Entries on spatial positioning:
--

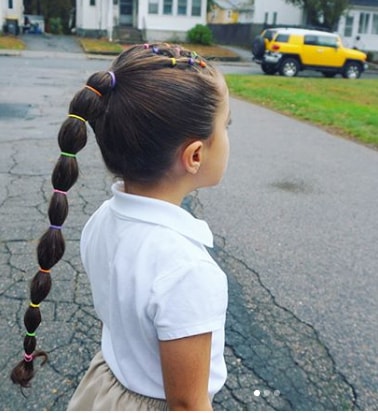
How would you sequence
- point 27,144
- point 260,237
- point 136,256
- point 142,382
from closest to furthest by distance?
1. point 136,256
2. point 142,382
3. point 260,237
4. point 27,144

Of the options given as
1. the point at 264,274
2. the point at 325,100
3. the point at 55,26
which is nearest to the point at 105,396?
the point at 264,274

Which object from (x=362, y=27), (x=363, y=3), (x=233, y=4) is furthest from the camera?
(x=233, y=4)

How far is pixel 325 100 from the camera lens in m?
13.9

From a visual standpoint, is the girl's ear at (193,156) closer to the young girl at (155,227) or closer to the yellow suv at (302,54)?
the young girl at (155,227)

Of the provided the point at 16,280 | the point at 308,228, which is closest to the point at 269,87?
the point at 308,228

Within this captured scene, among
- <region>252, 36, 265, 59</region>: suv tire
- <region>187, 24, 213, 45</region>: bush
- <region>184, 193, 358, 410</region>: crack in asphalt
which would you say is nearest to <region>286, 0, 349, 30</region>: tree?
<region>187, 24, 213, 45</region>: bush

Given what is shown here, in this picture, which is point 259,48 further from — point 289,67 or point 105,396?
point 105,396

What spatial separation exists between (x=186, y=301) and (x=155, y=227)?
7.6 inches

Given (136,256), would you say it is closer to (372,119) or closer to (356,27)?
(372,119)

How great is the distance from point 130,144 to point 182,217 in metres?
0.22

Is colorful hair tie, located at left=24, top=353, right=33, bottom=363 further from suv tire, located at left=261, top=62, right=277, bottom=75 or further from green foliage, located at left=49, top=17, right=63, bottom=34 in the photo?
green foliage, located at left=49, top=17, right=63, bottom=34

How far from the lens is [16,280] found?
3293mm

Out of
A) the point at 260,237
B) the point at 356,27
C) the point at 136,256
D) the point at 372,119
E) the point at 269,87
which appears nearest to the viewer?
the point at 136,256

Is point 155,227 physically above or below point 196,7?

--

PROBLEM DESCRIPTION:
Change each "closer" in the entries above to "nearer" and write the entries out again with nothing else altered. Leave the pictures out of your answer.

TASK ANSWER:
How would you sequence
- point 27,144
- point 260,237
- point 136,256
- point 142,382
from closest to furthest by distance?
1. point 136,256
2. point 142,382
3. point 260,237
4. point 27,144

Of the options given as
1. the point at 264,274
2. the point at 325,100
3. the point at 55,26
which is nearest to the point at 105,396?
the point at 264,274

Which object from (x=362, y=27), (x=363, y=3), (x=233, y=4) is furthest from the camera?
(x=233, y=4)

How far is pixel 325 100 from the camera lens in m?
13.9

From a visual standpoint, is the girl's ear at (193,156) nearer to the young girl at (155,227) or nearer to the yellow suv at (302,54)?
the young girl at (155,227)

Of the provided the point at 16,280 | the point at 308,228, which is closest to the point at 269,87?
the point at 308,228

Within this captured scene, among
- <region>252, 36, 265, 59</region>: suv tire
- <region>187, 24, 213, 45</region>: bush
- <region>184, 193, 358, 410</region>: crack in asphalt
which would you say is nearest to <region>286, 0, 349, 30</region>: tree?
<region>187, 24, 213, 45</region>: bush

Given what is shown here, in this picture, which is point 259,48 further from — point 289,67 or point 105,396?
point 105,396

What spatial separation exists between (x=186, y=301) and (x=155, y=227)?
7.6 inches

Given (136,256), would you say it is nearer to (372,119) or nearer to (356,27)?
(372,119)

How great is the distance from point 130,144 to point 182,217 in metres?
0.22

Is colorful hair tie, located at left=24, top=353, right=33, bottom=363 further from suv tire, located at left=261, top=62, right=277, bottom=75 or further from green foliage, located at left=49, top=17, right=63, bottom=34 in the photo?
green foliage, located at left=49, top=17, right=63, bottom=34

How far from the lens is [16,280] found?
3293mm

Out of
A) the point at 260,237
B) the point at 356,27
C) the point at 136,256
D) the point at 372,119
E) the point at 269,87
which appears nearest to the viewer?
the point at 136,256

Is point 155,227 physically above or below point 196,7?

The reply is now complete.